We hold hope and despair, one in each arm, and we cradle them close to our chest, because they both have something important to say at every moment. ~ Kaitlin B. Curtice, Glory Happening

A few days before Natalie and I traveled to Rwanda, she hit her head on the side of the neighborhood pool. She’d been gliding along the pool floor with a friend and accidentally swam right into the wall, resulting in a skinned nose and bruised forehead. Natalie laughed it off, but I worried. I thought getting her checked out by a medical professional would ease my angst, but even after that, I still worried that people we met along our travels would question her, perhaps causing us to be detained or separated.
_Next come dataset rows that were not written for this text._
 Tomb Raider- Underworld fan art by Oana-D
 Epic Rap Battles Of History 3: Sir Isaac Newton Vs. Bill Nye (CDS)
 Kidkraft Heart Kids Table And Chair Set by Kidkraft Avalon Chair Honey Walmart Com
But in the end, the only people who noticed and inquired about Natalie’s lacerations were the children we bonded with at the Togetherness Youth Cooperative.
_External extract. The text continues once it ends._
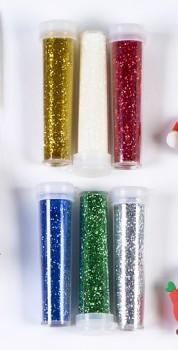 Jolly-Joy-Glitter-6-Pack on sale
At least once a day, a child would reach up and softly touch the bruised scab on Natalie’s forehead, voicing concern in Kinyarwanda.

Using her hands, Natalie would entertainingly demonstrate running into a wall and then say these assuring words, “I am okay. I am okay.”

The children would smile back and breathe a sigh of relief.

She is okay.

I didn’t think about Natalie’s words or that scab on her forehead again for six months after our trip. But the moment I did marked the end of an era of pain and the beginning of a message of hope.

It had been a difficult couple of weeks. Due to some frustrating and disheartening circumstances in my professional and personal life, I was operating with a heightened level of internal tension, a state capable of reducing me to old, unhealthy patterns. The hairline fractures in my mood and demeanor did not go unnoticed by my firstborn child, who seems to see me more clearly than anyone else. During that stressful period, Natalie observed symptoms of fear, vulnerability, and anxiety in me. She instinctively knew that, left untreated, those fractures would intensify to cracks and maybe even break, so she addressed them with love and concern.

What have you had to eat today, Mom?
Slow down; it’s okay if we are a few minutes late.
You have done enough for today.
Rest. Just rest, Mama.
Don’t worry, Mom. The people who are meant to be there will be there.
Here, I can handle this; you go do what you need to do.

In addition to accepting Natalie’s help and assurance, I anchored myself with peace, positivity, and awareness, all tools I’ve worked hard to acquire over the years. But the most powerful force that kept me motivated to show up fully and authentically in both the struggles and joys of each God-given day came from watching Natalie.

I marveled at the girl who set her morning alarm in time to make a healthy kale smoothie and then dove into a Big Mac after school.

I marveled at the way she didn’t hesitate to reach out to a friend for help when she did not understand the new algebra concept.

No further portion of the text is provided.